> **L'EXERCICE**: S'il vous plaît, indiquez l'année où Mathurin Crucy remporte le Prix de Rome selon le texte sur cet architecte nantais.

7 novembre 1826 : mort d'un nantais qui a changé l'image de sa ville.

Détail du buste de M. Crucy réalisé par Jean de Bay (fils).
     Mathurin CRUCY. Pourquoi consacrer un article à cet architecte ? D'une part, parce qu'il est breton, d'autre part, parce qu'il a participé à modifier en profondeur l'urbanisme de sa ville natale.

     Né en 1749 dans une famille nantaise commerçant le bois de charpente, le jeune Mathurin se destine précocement à l'architecture. Il devient l'élève de Jean-Baptiste Ceineray, un autre architecte nantais, puis étudie à Paris. En 1774, l'année de la mort de Louis XV,  il remporte le Prix de Rome avec son projet de bains publics d'eau minérale inspirés des thermes romains, ce qui lui vaut le privilège de perfectionner son praxis à l'académie de France à Rome. Il y côtoie d'ailleurs Jacques Louis David. Puis il parcoure l'Italie, aux temps de de la découverte des vestiges antiques d'Herculanum et de Pompéi. Il revient à Nantes en 1779, porté par l'engouement pour l'architecture antique rompant radicalement avec l'esthétique rococo.

> **EXTRAIT DE LA SOURCE**:
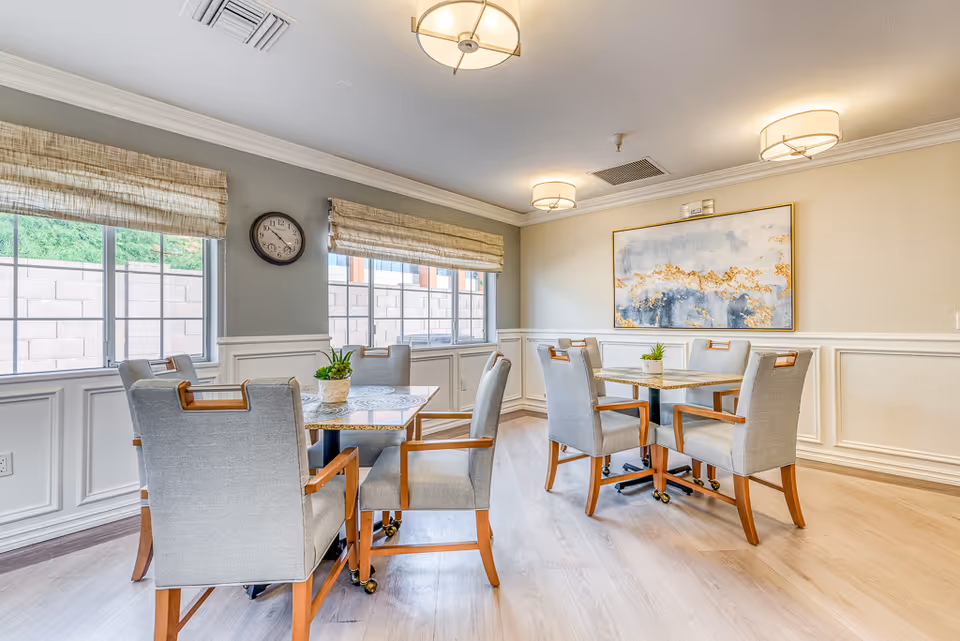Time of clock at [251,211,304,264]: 10:21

> **RÉSULTAT OBTENU**: Mathurin Crucy remporte le Prix de Rome en 1774.